Finnhub-Stock-API / finnhub-python

Finnhub Python API Client. Finnhub API provides institutional-grade financial data to investors, fintech startups and investment firms. We support real-time stock price, global fundamentals, global ETFs holdings and alternative data. https://finnhub.io/docs/api
https://finnhub.io/
Apache License 2.0
584 stars 101 forks source link

Incremental aggregation of intraday data. #49

Closed preritdas closed 1 year ago

preritdas commented 2 years ago

Unfortunately, the official Finnhub API can only return one month of intraday data at a time, regardless of the user's plan. There is no way around this. Finnhub support suggests gathering intraday data from each month in separate requests, then combining them.

The updates I propose are non-breaking and will have no impact on existing user code depending on this package. They simply provide two new methods in the Client class: Client.stock_candles_intraday and its internal dependency, Client.stock_candles_df.

Intraday Stock Candles

When the _from and to function parameters are wider than one month, the intraday stock candles method will increment through the window and gather data in separate requests (separated with a 0.4-second delay to stay within the rate limit, which can easily be changed or implemented differently to account for different plans, ex. if a user has a higher rate limit, the delay would be smaller, speeding up the process; I expand on this at the end).

The data is complete; there is absolutely no missing data between incremented windows. The effective behavior of this function is as if the 1-month intraday API limitation didn't exist, at the expense of a slower response time (sleeping between window aggregations to stay within the API rate limit; I expand on this at the end).

The data is returned in pd.DataFrame format, processed in the following ways.

  1. A Date column is created in datetime format and set as the index. This allows for windowed lookups, etc.
  2. Single character keys from the original JSON response (c, l, o, h, etc.) are turned into proper column names ("Open", "High", "Low", "Close", "Volume"), recognizable by most financial data libraries including TA-Lib and Pandas TA.
  3. A new optional filter_eod parameter will filter the DataFrame for data that came from within market hours. This is made possible by the fact that we parsed and indexed the new Date column in datetime format.

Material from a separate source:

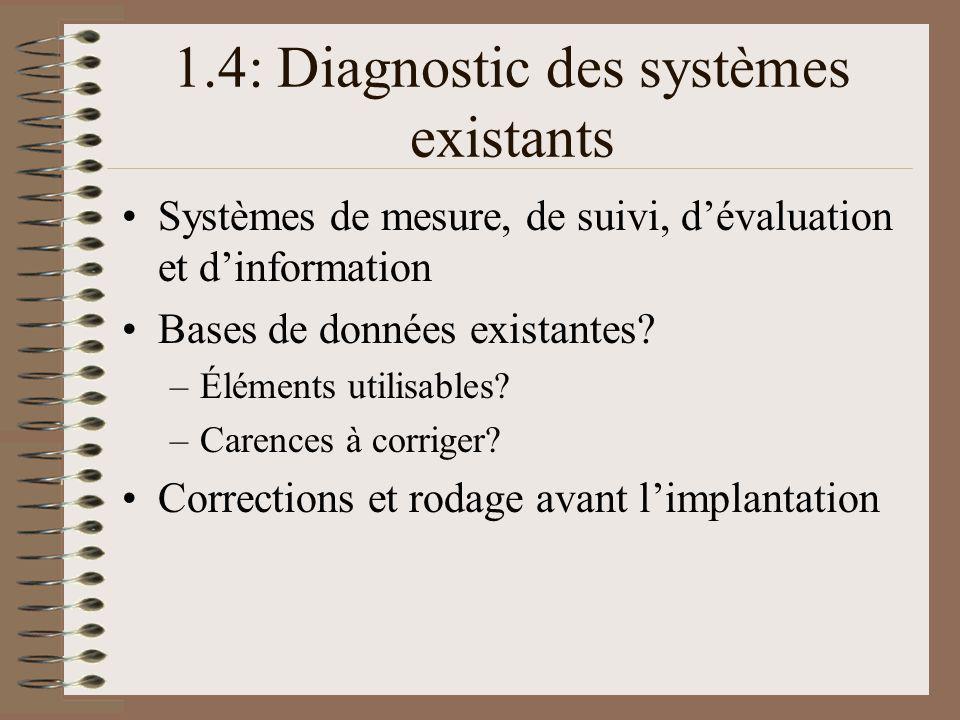 1.4: Diagnostic des systèmes existants Systèmes de mesure, de suivi, dévaluation et dinformation Bases de données existantes.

https://github.com/preritdas/finnhub-python/blob/b3b72157b07fa4de4593e006623b599b85b362c6/finnhub/client.py#L229-L257

Thoughts and Ideas

https://github.com/preritdas/finnhub-python/blob/b3b72157b07fa4de4593e006623b599b85b362c6/finnhub/client.py#L287

preritdas commented 2 years ago

Rate Limit Handled

I created a decorator, handle_rate_limit which wraps a function in an exception handler. No changes need to be made to any implementations - this is completely internal and only impacts the two new functions I created (mentioned in my first comment).

https://github.com/preritdas/finnhub-python/blob/3cc74716db9b37d55497c2c7fee81fe659d2b8ec/finnhub/client.py#L11-L25

I then wrap my stock_candles_df function, which is the backend for incremental aggregation, with this decorator.

https://github.com/preritdas/finnhub-python/blob/3cc74716db9b37d55497c2c7fee81fe659d2b8ec/finnhub/client.py#L246-L250

The effect is that the function is called as normal, but if the user's rate limit is exceeded, we sleep for a second and try the endpoint again, recursively, continually, until the limit is resolved.

Result

This rate limit handling behavior will only occur when aggregating incremental data with the new Client.stock_candles_intraday method. As a result of this implementation, I was able to completely remove the time.sleep(0.4) line I expressed concern over in my original comment. The incremental aggregation function runs several times faster than before, and only slows in the rare case that a user exceeds their rate limit by having too many data windows (very unlikely, see below).

The reason this is unlikely is as follows.

The basic plan rate limit is 150/min.

$$ 365.25 \ \text{days} * 10 \ \text{years} = 3652.5 \ \text{days} $$

$$ 3652.5 \ \text{days} / 29 \ \text{days/window} = 126 \ \text{windows} $$

So even the basic plan can increment through 10 years of intraday data without having rate limit issues (their maximum lookback period anyways). But, this way, we have a consistently performant failsafe.